Meanwhile, killer dinosaurs from the future are tracking down Runaway. The dinosaurs are actually dinosaur puppets shot in forced perspective, creating the illusion of somewhat larger forced perspective dinosaur puppets. These dinosaurs are also fitted with special collars which cause the dinosaurs to explode and disintegrate if they are harmed. The reason for this isn't clear, but I'm sure the filmmakers knew what they were doing.
Sister Anne helps Runaway elude the tracker dinosaurs. While they run from redressed parking ramp set to redressed parking ramp set, the two form a special bond. While Sister Anne is questioning her faith and her purpose in life, Runaway quotes the Bible to her which really gets her where she lives. Sister Anne has a flashback while she looks at a scrapbook which contains photos of her when she was a streetwalker. I can only guess that her prostitute co-workers were very sentimental and gave her the scrapbook at her good-bye party at Applebee's.
While dinosaurs are after Runaway and Sister Bland, their cyborg masters are after them; and a brusque, poofy-haired police detective is after all of them. The detective jails Runaway and in his cell, Runaway practices Tae Bo and has flashbacks to parts of the movie we've just seen.
Then Sister Innocuous meets with gang members she used to hang with and asks for their help. They ask why, and when she says very seriously "monsters in the hood," they don't laugh or beat her up. Runaway escapes and battles Cyborg Master Robert "Bob" Z'Dar and they kickbox the hell out of each other. (There was a fight consultant in this movie so I'm sure the filmmakers knew what they were doing.) Runaway then meets up with Sister Non-threatening and the gang, and they all go after the dinosaur monsters, who, Runaway informs them, tend to gather near water. The group goes to the reservoir and sets a bomb near the entrance. The group circles the catacombs of the reservoir...and they circle...and circle....and circle...and circle some more...and circle... Finally they find the dinosaurs and set off the bomb, killing them all. (The dinosaurs, I mean. Unfortunately, the group just barely escapes unscathed.)
If the movie led you to believe that Runaway had killed Master Cyborg, hang on. In the last of many denouements, Sister Average is pledging her final vows on the parking ramp cum chapel set. Suddenly Master Cyborg Robert "Chip" Z'Dar comes crashing through the stained glass window, and in a rare scene without background boxes, Cyborg and Runaway fight some more. Runaway's shirt accidentally falls off him and although topless, he is able to give Robert "Bud" Z'Dar a good licking. Runaway and Sister Anne then become counselors at the halfway house, which Sister Anne also has a scrapbook of. The filmmakers knew what they were doing, I tell you.

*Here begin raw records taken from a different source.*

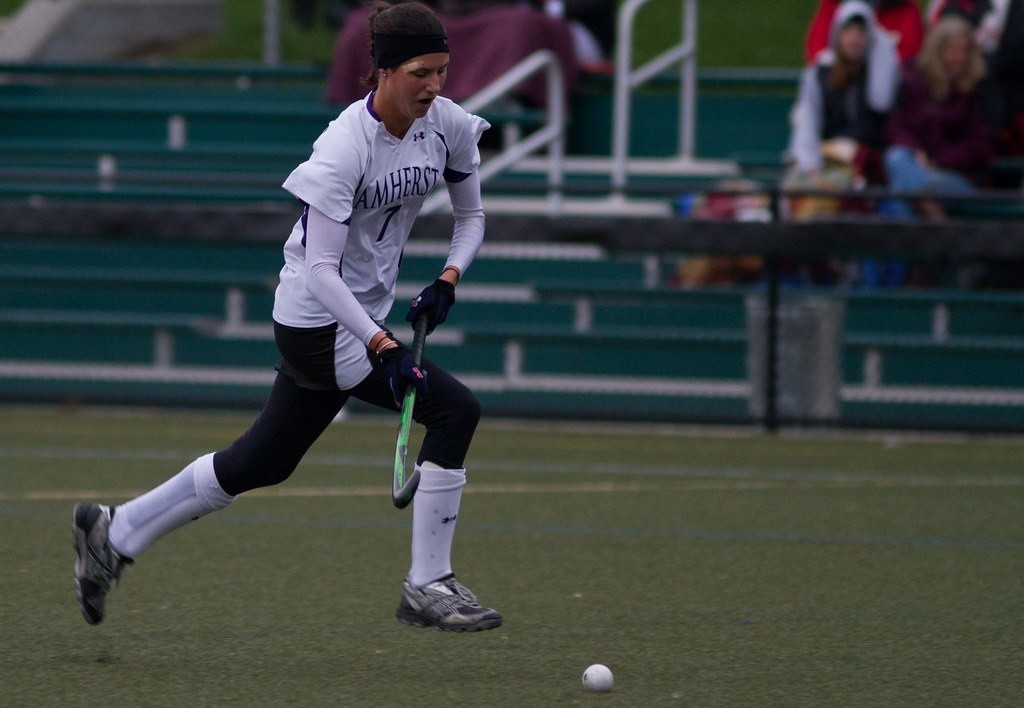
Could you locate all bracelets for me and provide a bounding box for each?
[440,268,459,287]
[377,340,395,353]
[374,336,389,350]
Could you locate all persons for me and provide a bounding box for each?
[324,0,601,156]
[72,0,504,631]
[778,0,1024,294]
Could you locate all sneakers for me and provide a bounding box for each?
[70,502,135,626]
[394,572,502,633]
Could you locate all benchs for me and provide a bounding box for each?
[0,58,1024,432]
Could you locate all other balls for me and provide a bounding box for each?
[582,662,614,693]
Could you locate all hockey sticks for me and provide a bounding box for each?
[390,311,431,511]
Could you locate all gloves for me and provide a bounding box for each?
[380,346,427,422]
[405,279,455,337]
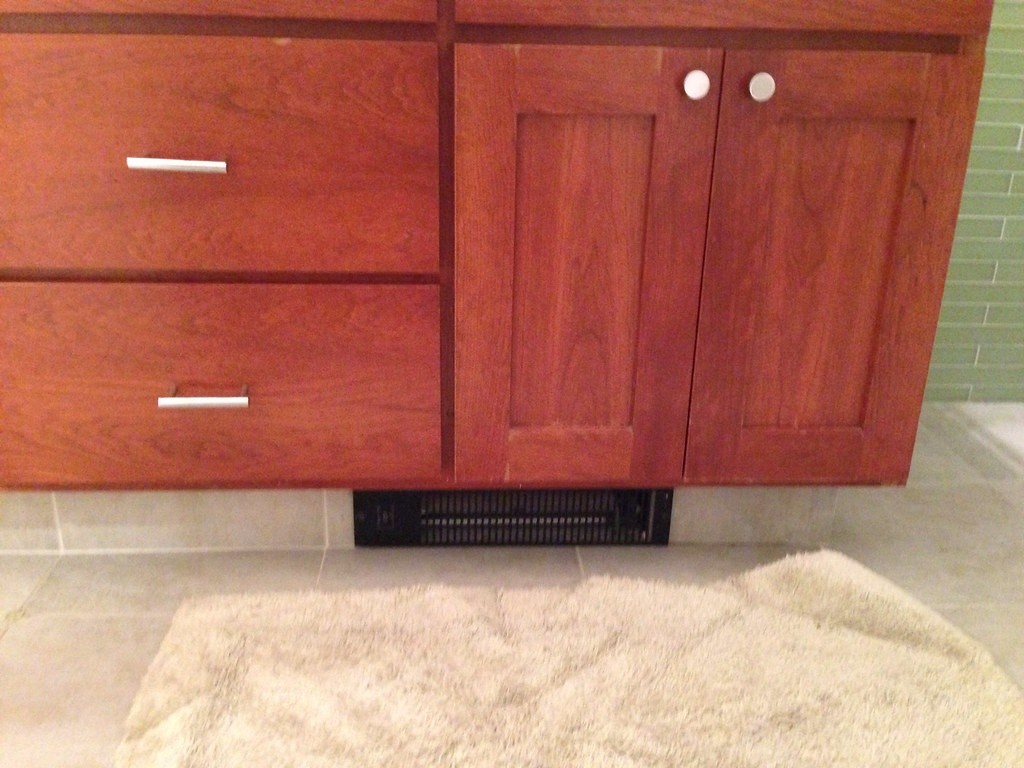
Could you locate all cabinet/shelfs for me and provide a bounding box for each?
[0,0,989,492]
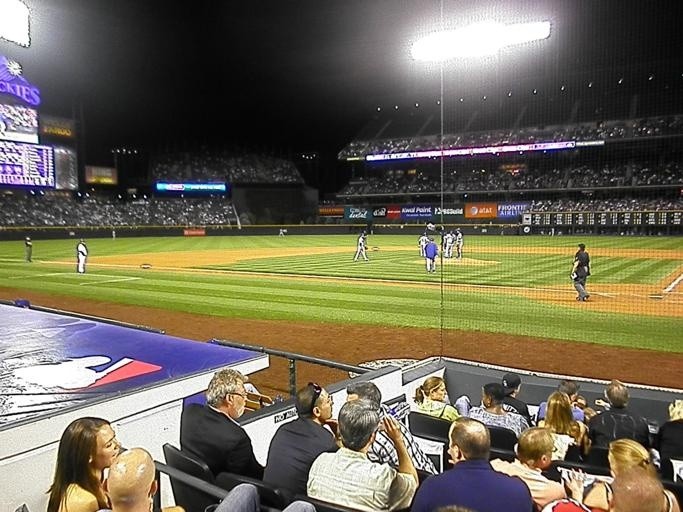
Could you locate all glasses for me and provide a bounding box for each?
[308,382,322,413]
[227,392,246,399]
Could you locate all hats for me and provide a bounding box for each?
[502,372,521,396]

Prologue: Using a computer spreadsheet program and Diane Feinstein as a baseline, Crow tries to calculate if Gypsy is once, twice, three times a lady. Gypsy is disappointed that she is only 2.7 times a lady; turns out Mike is eight times a lady.

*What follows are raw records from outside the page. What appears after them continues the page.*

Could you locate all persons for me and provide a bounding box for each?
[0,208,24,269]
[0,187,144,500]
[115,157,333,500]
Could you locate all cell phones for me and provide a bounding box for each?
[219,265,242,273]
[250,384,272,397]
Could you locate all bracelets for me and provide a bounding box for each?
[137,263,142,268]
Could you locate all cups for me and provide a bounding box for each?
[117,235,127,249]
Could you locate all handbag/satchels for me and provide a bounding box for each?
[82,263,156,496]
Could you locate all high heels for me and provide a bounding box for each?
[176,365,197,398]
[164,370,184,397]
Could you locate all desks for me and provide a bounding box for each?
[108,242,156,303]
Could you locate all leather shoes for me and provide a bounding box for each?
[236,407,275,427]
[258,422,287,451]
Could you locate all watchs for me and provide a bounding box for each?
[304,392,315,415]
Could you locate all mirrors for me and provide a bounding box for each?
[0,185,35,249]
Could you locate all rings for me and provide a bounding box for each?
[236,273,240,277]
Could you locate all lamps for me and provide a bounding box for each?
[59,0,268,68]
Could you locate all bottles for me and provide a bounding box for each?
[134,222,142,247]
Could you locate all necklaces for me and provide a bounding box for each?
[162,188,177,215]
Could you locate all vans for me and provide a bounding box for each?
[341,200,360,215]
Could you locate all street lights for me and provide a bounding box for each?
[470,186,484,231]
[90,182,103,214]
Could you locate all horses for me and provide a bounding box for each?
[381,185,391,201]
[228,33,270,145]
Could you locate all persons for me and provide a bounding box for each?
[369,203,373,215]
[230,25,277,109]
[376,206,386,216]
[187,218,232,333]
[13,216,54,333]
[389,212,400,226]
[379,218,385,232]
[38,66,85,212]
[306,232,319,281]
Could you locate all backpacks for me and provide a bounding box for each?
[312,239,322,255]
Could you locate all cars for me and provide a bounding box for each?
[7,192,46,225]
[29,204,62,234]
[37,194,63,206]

Segment One: Pearl is conducting LSD tests on the robots and monitors their hallucinations. To augment the effect, Bobo and Brain Guy have formed an acid rock band called Narcotic Casserole. Servo has his usual delirium; Crow has a harrowing experience in which he sees a Mike eating a Snickers candy bar, not a Milky Way. Crow is also somewhat surprised to learn that Mike is not a clown.

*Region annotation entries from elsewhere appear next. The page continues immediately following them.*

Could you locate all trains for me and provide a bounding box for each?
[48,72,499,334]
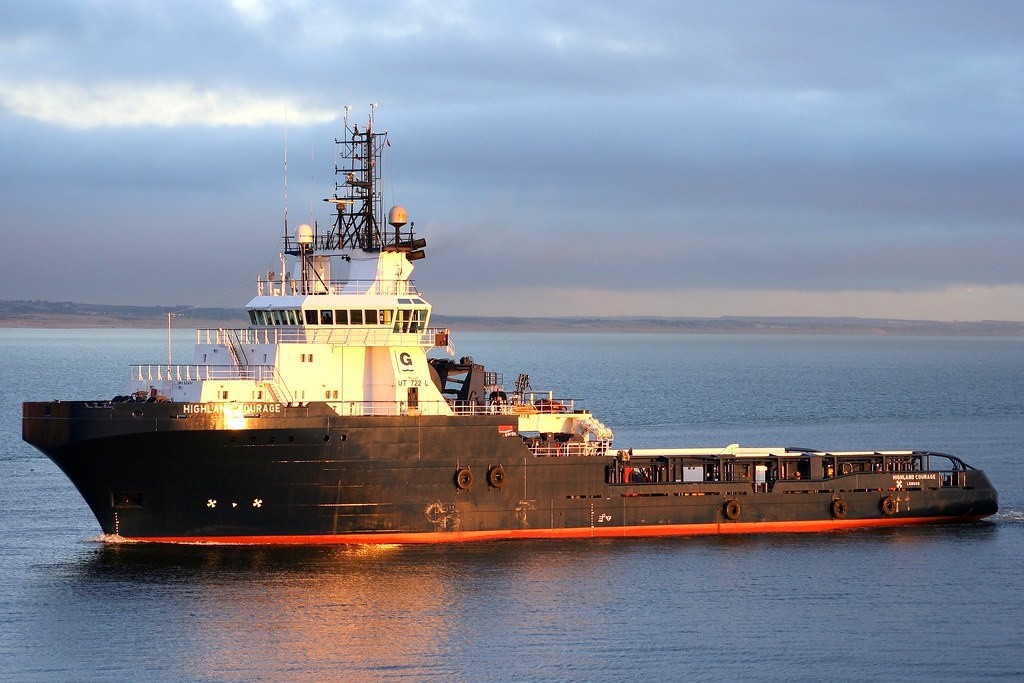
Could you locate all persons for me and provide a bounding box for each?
[792,471,802,494]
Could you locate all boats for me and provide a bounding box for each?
[22,102,997,544]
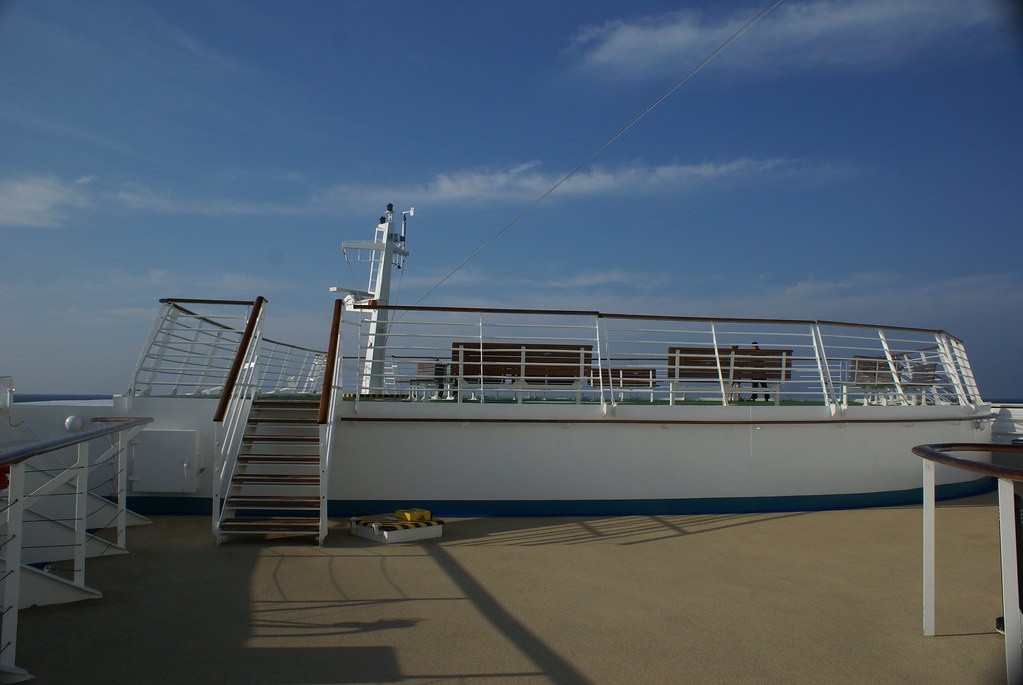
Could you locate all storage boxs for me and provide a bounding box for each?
[396,508,430,521]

Segment Two: Tom has made some lumpy, leaden legs for himself and desperately wants to kick-box someone. He challenges Gypsy to a fight, but Gypsy has a singular, misshapen leg of her own and instantly takes out Servo.

Segment Three: Mike, Crow and Servo realize they've never really thanked Pearl for not killing them. They take a moment to thank Pearl, interuppting her attempt to kill them.

Segment Four: Crow is Droppy, The Water Droplet, an emissary from the National Water Council, who has come to share just a few thousand of the many uses for water.

Segment Five: Mike has a giant Robert Z'Dar-esque chin. Servo and Crow chide him for insulting the many people with giant prosthetic chins. Down in the castle, Bobo and Brain Guy inform Pearl that Narcotic Casserole is leaving to tour with Moby Grape. Pearl gives them each exploding tracking collars. You can guess the rest.

Stinger: Robert Z'Dar and Daniel Bernhardt kick-box and Bernhardt's shirt somehow slips off.

Reflections: There's a moment in this movie which is kind of heartbreaking. There's a brief scene where a television news reporter is doing a live remote stand- up. His cameraman is using a pretend card-board camera; its a taped-up box with a lens apparatus taped to it. That made us sad.
Not since
Change of Habit has a single film reawakened my dream of someday becoming a nun. I think that every Catholic girl entertains notions of nundom at least once in her life, even if its only during a commercial break. I considered it a couple of times when I was in second grade, probably because Sister Ann Patrick, my teacher at the time, seemed so darn cool. She could play that "Dominique-nique-nique" song on the guitar. Then I saw Lilies of the Valley: There was glamorous nunhood depicted on the big screen but then there was also Sidney Poitier and he was just so darn...well...grrrrrrrrr! The nun thing never really panned out for me.
When we wrote this last fall, we had no way of knowing that the Sci Fi Channel wouldn't renew MST3K come March. We quipped away in blissful naivete. We wrapped production on April 9, and just as I find myself at a career crossroads, I happen to watch
Future War over the weekend. And there's that nun lady in Future War. Maybe someone's trying to tell me something... -- Mary Jo Pehl.